Substitute "Image" for "Photo" throughout the rows below and write out every row again with nothing else changed. Leave the pictures out.

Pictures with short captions
....

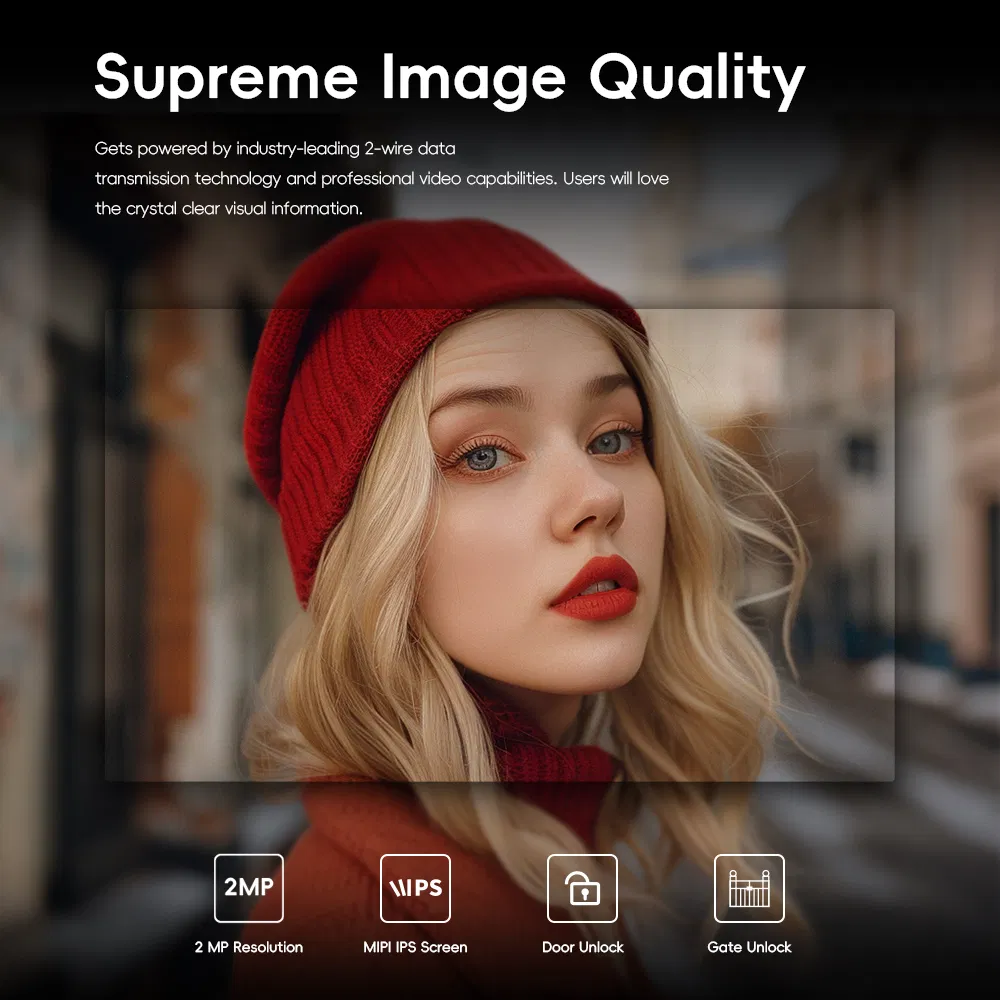 Smart Life App Interface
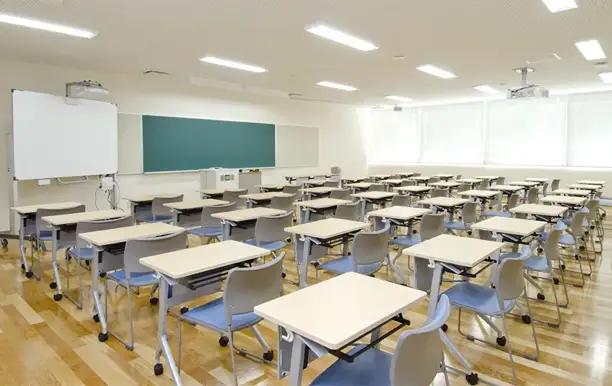 K023 【返礼品なし】山口学芸大学支援事業（教育研究・人材育成・地域貢献活動への支援） | 山口県山口市 学生応援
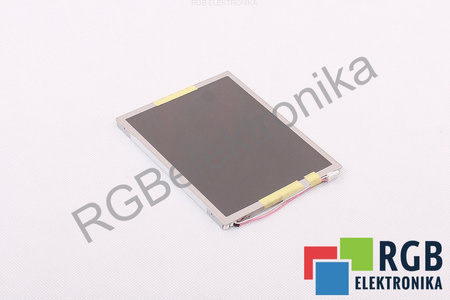 LB064V02(TD)(01) LG 6091L-0398C 3110T-0159A MATRIZ LCD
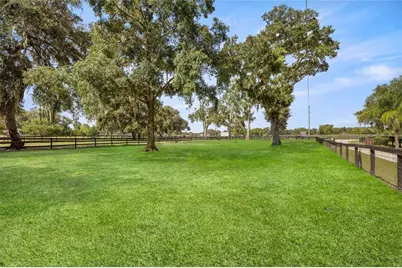 13646 N US Highway 27, Ocala, FL 34482 - Photo 71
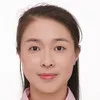 Eva Zhang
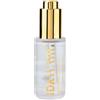IDA WARG Tanning Drops 3hrs Siero autoabbronzante 45 ml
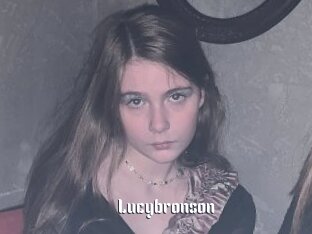 Lucybronson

....

→ **YOUR SOLUTION**
 Smart Life App Interface
 K023 【返礼品なし】山口学芸大学支援事業（教育研究・人材育成・地域貢献活動への支援） | 山口県山口市 学生応援
 LB064V02(TD)(01) LG 6091L-0398C 3110T-0159A MATRIZ LCD
 13646 N US Highway 27, Ocala, FL 34482 - Image 71
 Eva Zhang
IDA WARG Tanning Drops 3hrs Siero autoabbronzante 45 ml
 Lucybronson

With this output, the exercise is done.